The garden is still in development and will be until peak growing season. Hardy plants such as lavender, thyme, rosemary and bay have taken first precedence, but come spring, the garden will be blooming, and Balfe even has plans to take on a nearby field where he and his team can focus on growing even more produce, enabling a ‘from ground, to kitchen, to plate’ operation. “It’s important to think about where ingredients come from and how they are used,” he emphasises. “Gone are the days of just using, say, the tip of an asparagus spear and throwing the rest away. Use everything! And you know, it’s just really nice to have that connection with the produce that you’re serving.”
Fire it up
Holm’s final guiding principle lies in the flames of the barbeque, with the venue housing both an indoor and outdoor grill.

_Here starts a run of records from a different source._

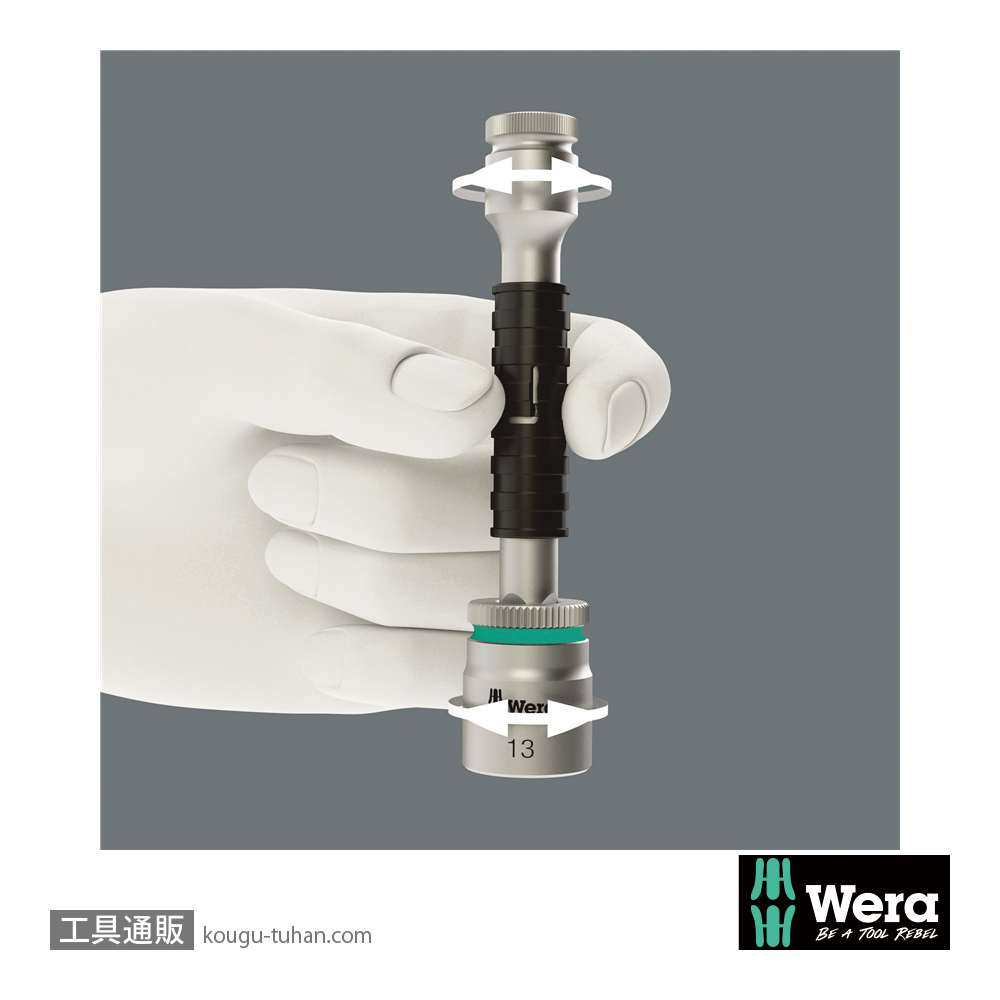 Wera 8794 LA 1/4SQロングエクステンションバー(早回しスリーブ)の画像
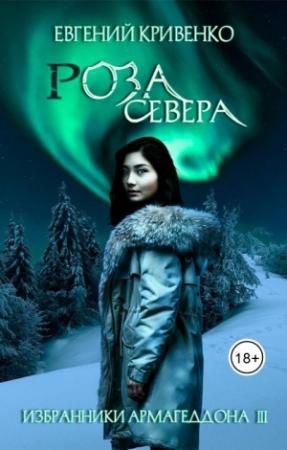 Обложка книги «Роза севера» — Евгений Кривенко
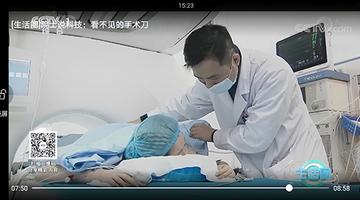 央视CCTV1生活圈院士说科技栏目介绍聚焦超声消融技术原理及临床应用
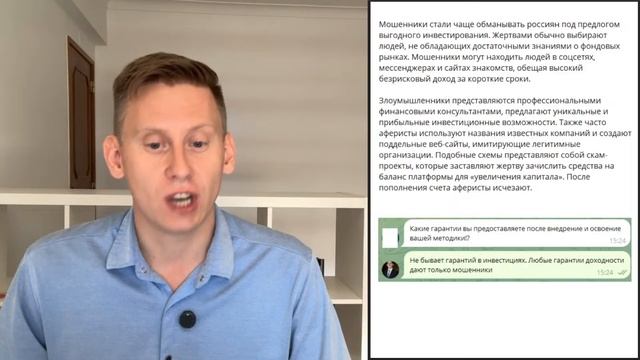 ПРЯМОЙ ДОСТУП: Ставка ЦБ РФ. Разморозка акций на СПб-бирже. Гарантии инвестиций. Джетленд. Акции смотреть онлайн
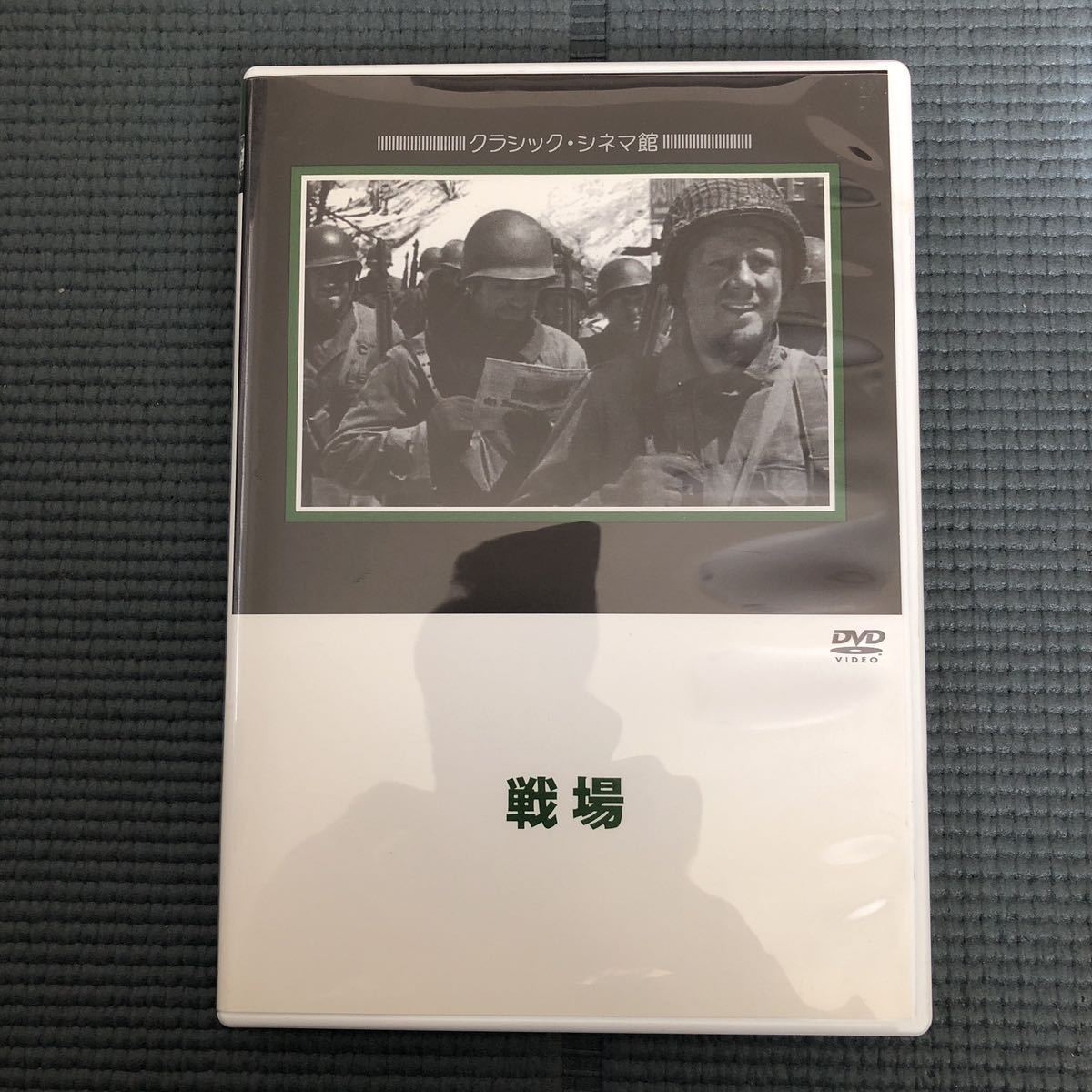 戦場 Battleground クラシック・シネマ館 DVD i231019_画像1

For Balfe, this cooking method is all about building a unique flavour profile, using that high quality produce – whether it be meat, fish or veg – they are lucky to have so closely available, to create unusual and memorable dishes inherently powered by fire. “Most of Holm’s menu is either smoked, grilled or barbequed – that’s our ‘thing’,” he explains. “We’ve already put together so many interesting dishes in the relatively short time we’ve been open,” adds Balfe. “We had this lovely fresh squid, for example, that we barbequed on the grill with a Jerusalem artichoke. It had the smoky, charred flavours of the barbeque along with the sweet, earthy artichoke. We finished it off with a raw gremolata vinaigrette made with fresh seaweed, lemon juice and olive oil, as well as a voluté of Jerusalem artichoke and leek oil that was poured on at the table. It’s probably one of my favourite dishes that we’ve served.”
Finding a rhythm
There’s no doubt that the team at Holm are off to a flying start, being warmly embraced by South Petherton locals and steadily drawing custom from further afield. For Balfe, one of the most exciting prospects about trading in 2022 is the ability for the brand to firmly root itself within the community, embodying everything the modern hospitality industry is striving to be: sustainable, locally focused and produce-driven. “We’re finding our rhythm and steadily setting a routine. It really is rewarding to be settling in and building a relationship with both the region and our guests. There is so much to look forward to, but right now, it’s all about bedding in and becoming a fixture of the West Country dining scene.”